Implementation of CD spectra fit
The problem is quite straight forward, namely to read data, baseline, standard curves and some experimental details and list the results of the fit in a format which can be plotted easily using any spreadsheet program. The program checks for proper range of data, applies a baseline correction if needed, and attempts to solve the fit by a fast general LSQ method.
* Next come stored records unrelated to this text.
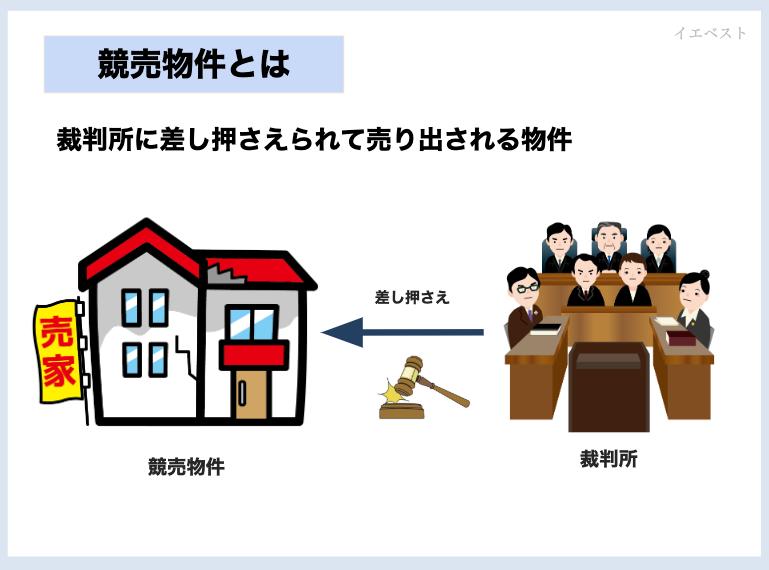 競売物件とは裁判所に差し押さえられて売り出される物件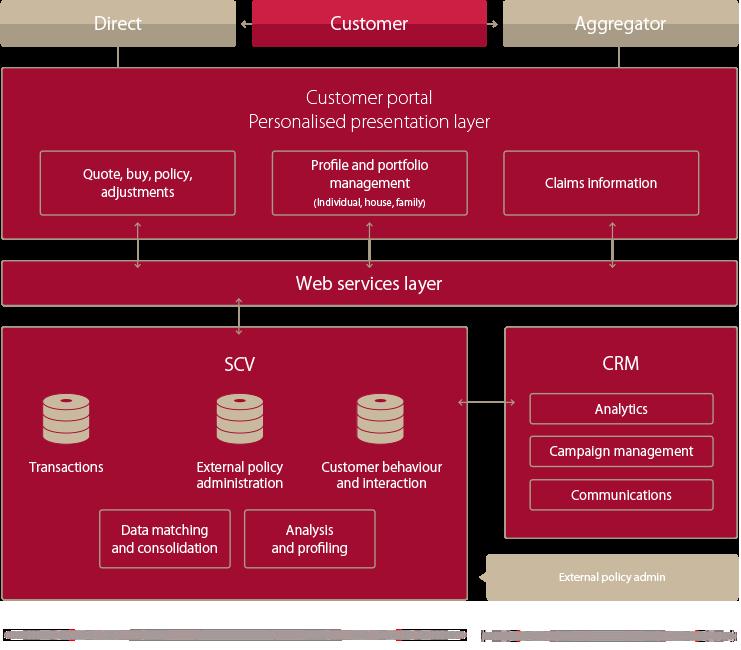 Diagram showing the platform architecture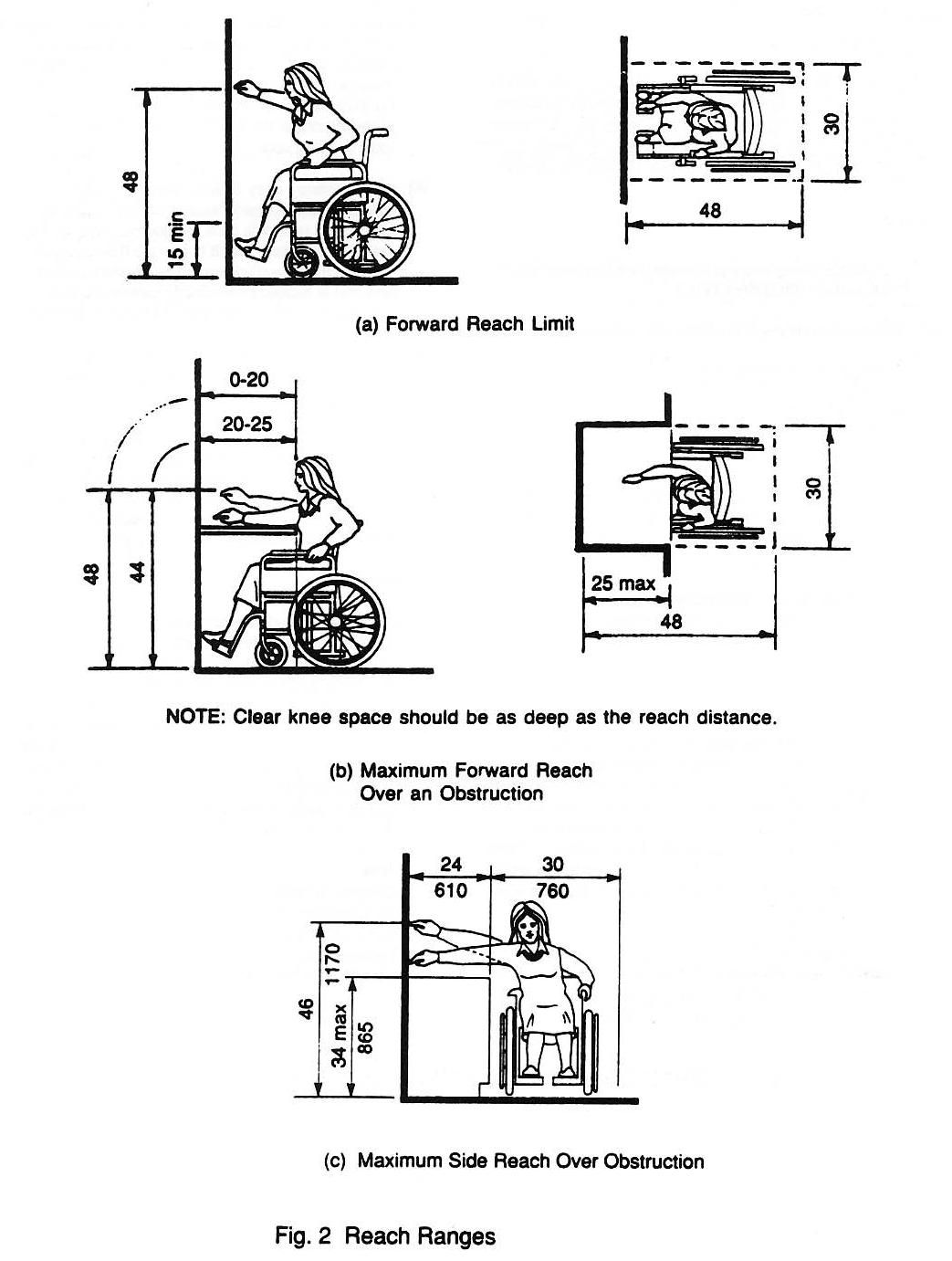 Wheel Chair Dimensions Arm Dining Pin By Mck Designs Llc On Codes And Standards In 2019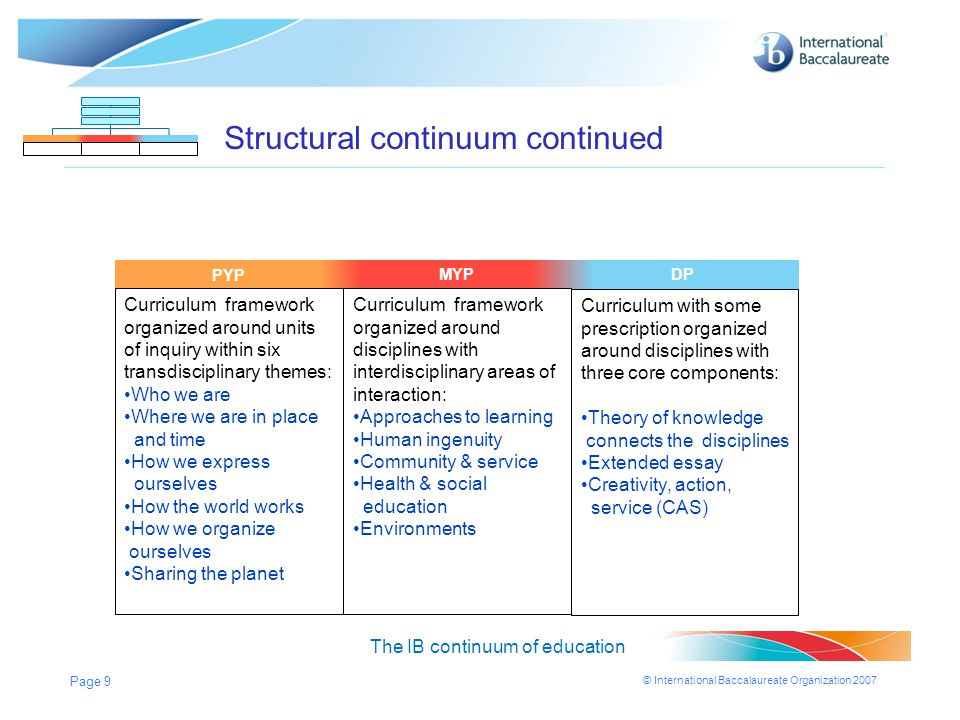 Structural continuum continued
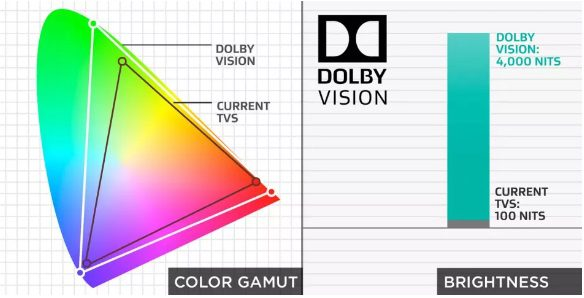 7.HDR-color gamut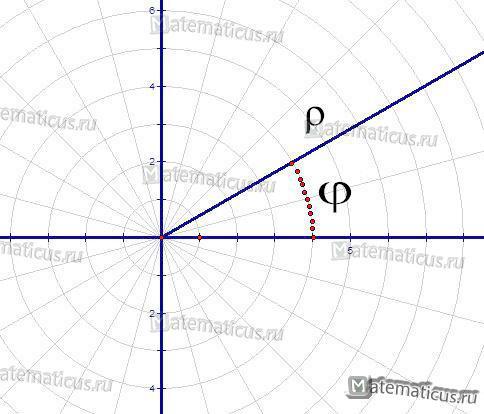 полярная система координат рисунок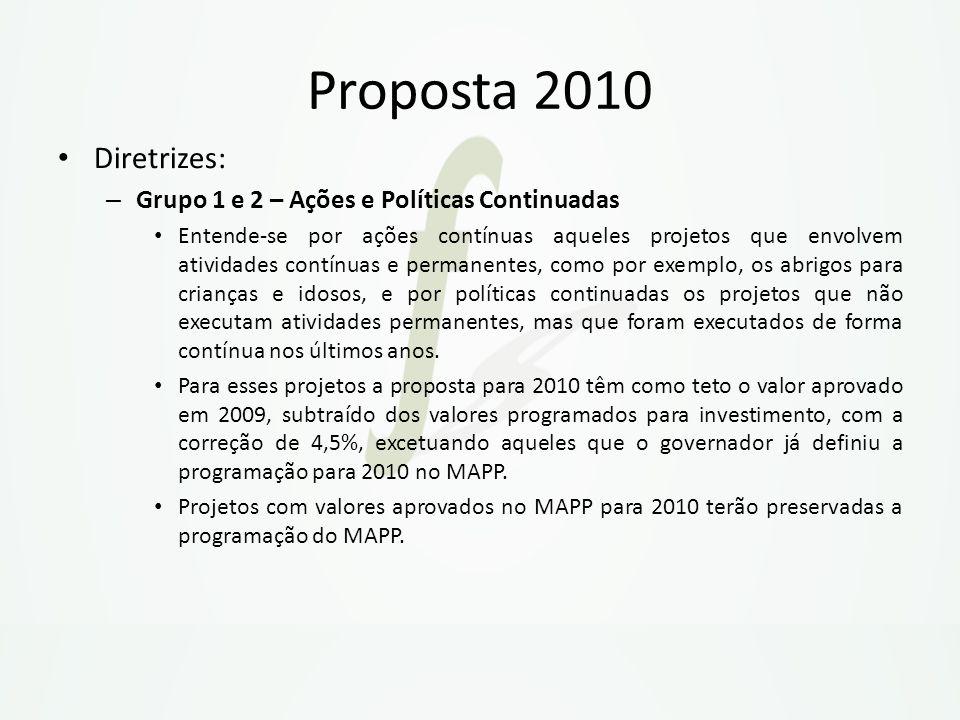 Proposta 2010 Diretrizes: Grupo 1 e 2 – Ações e Políticas Continuadas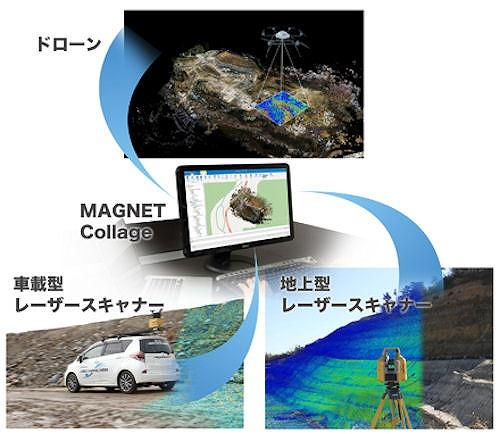 ドローン、地上型3Dレーザースキャナー、MMSの点群を1つのソフトで作成・合成できる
If that procedure returns a negative coefficient, the program imposes positivity on the problem by iteratively hacking through all possible combinations and flags the best one. Final output is a listing of statistical parameters, data lists and a spline to the data, just for exercise.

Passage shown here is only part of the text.